Martin Mystère n. 390 (mensile)
"Cronache marziane"
Storia: Carlo Recagno
Disegni: Fabio Grimaldi
Agosto 2022
Dopo mesi e mesi di attesa, sulla testata dell'Impossibile si torna a trattare la Storia Mysteriana del Mondo in maniera competente, articolata e approfondita: invece di tirare fuori l'ennesimo "congegno atlantideo" impossibile, di cui non viene poi spiegato alcunché, si attinge finalmente alla vasta messe di eventi e concetti che Martin Mystère ha appreso nel corso degli anni, e si articola una nuova vicenda in cui non solo emergono varie novità, ma si creano anche connessioni inedite tra i detti eventi/concetti più memorabili e amati, rinnovando così sottotrame in sospeso da tempo, oppure svelando il vero volto di personaggi storici tanto familiari quanto in realtà sconosciuti.

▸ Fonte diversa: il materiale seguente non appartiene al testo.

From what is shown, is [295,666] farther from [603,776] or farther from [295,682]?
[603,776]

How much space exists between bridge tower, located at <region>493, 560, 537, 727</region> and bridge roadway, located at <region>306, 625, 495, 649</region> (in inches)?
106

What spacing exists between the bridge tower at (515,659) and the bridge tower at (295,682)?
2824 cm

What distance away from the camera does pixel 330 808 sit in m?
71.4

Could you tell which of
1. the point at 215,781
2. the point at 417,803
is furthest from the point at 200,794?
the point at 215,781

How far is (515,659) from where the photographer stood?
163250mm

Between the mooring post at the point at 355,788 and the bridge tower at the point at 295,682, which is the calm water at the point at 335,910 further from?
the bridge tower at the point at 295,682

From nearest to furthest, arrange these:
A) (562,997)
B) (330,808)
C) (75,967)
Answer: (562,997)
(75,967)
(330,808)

Nel paradosso delle migliori produzioni mysteriane, questo è un racconto atipico, ma collocato nel solco della tradizione: il Detective dell'Impossibile è presente, ma spicca per la sua assenza, in un flusso di cinque (!) diverse narrazioni parallele, che si svolgono in luoghi o epoche lontanissimi senza mai toccarsi, ma tutte unite da un elemento comune, che le riunisce definitivamente solo nel finale. Non s'è infatti mai visto un Martin così poco protagonista, eppure è già accaduto che il lettore ne sapesse più di lui alla fine della vicenda: la struttura narrativa è infatti quella dei migliori albi della collana Martin Mystère Gigante, e cioè Il segreto di San Nicola, L'isola di ghiaccio e di fuoco, Il re Rosso; la differenza sta nel minore numero di pagine, che porta Recagno a omettere la classica indagine di Martin Mystère, che fa da collante e tira le fila degli elementi cruciali. A compensare questa carenza, Recagno lo rende quindi protagonista in un altro modo, tanto inatteso quanto coerente con la sua storia personale.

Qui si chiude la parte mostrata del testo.